- Opening Delimiter -

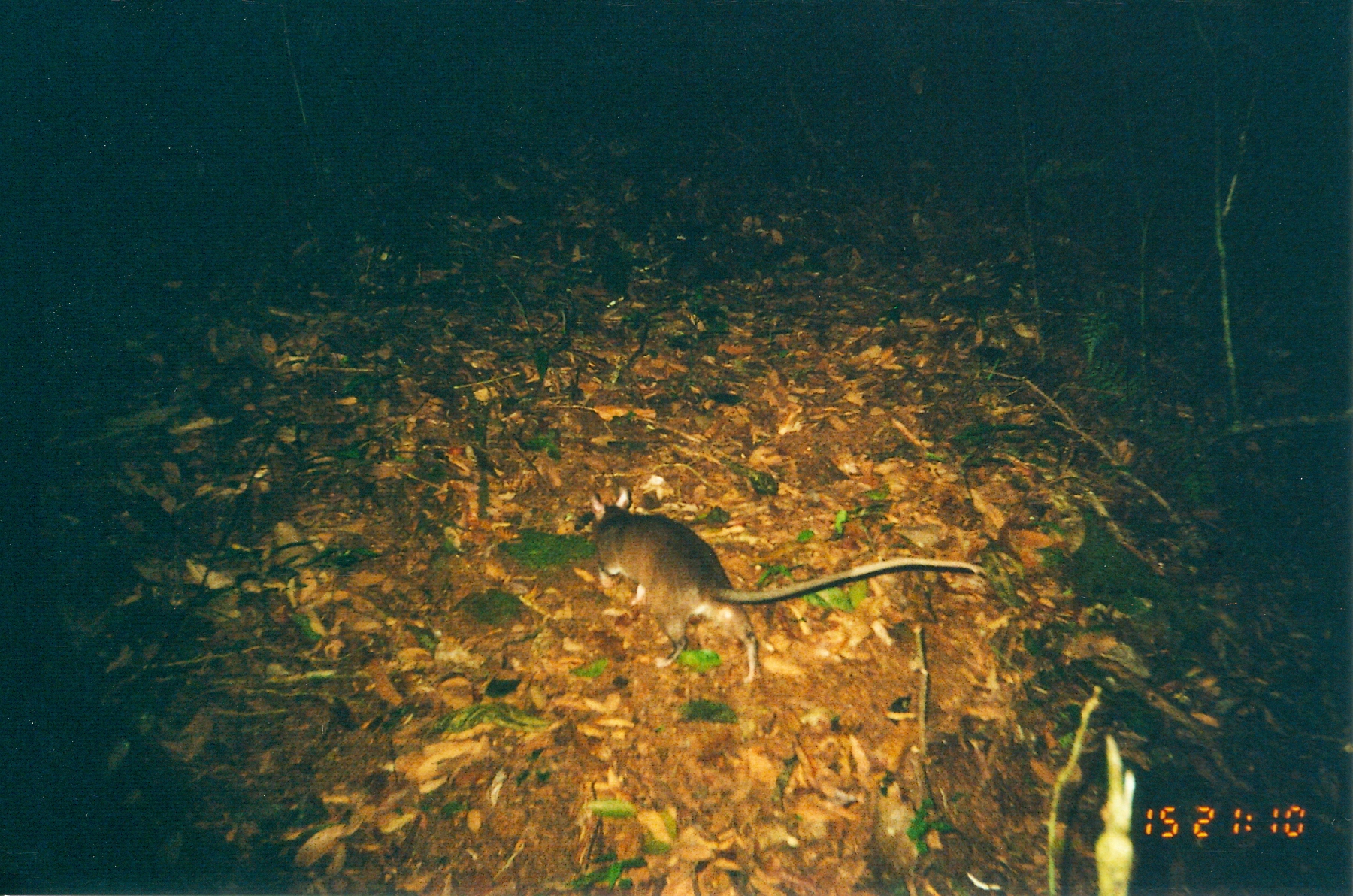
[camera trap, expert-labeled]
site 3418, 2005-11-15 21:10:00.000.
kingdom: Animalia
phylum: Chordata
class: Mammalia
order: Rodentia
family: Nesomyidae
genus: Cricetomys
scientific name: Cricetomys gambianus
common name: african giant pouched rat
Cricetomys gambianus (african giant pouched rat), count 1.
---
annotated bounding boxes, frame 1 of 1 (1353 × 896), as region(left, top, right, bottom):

- Closing Delimiter -

The reply should repeat the listing above exactly and contain no pictures.

[camera trap, expert-labeled]
site 3418, 2005-11-15 21:10:00.000.
kingdom: Animalia
phylum: Chordata
class: Mammalia
order: Rodentia
family: Nesomyidae
genus: Cricetomys
scientific name: Cricetomys gambianus
common name: african giant pouched rat
Cricetomys gambianus (african giant pouched rat), count 1.
---
annotated bounding boxes, frame 1 of 1 (1353 × 896), as region(left, top, right, bottom):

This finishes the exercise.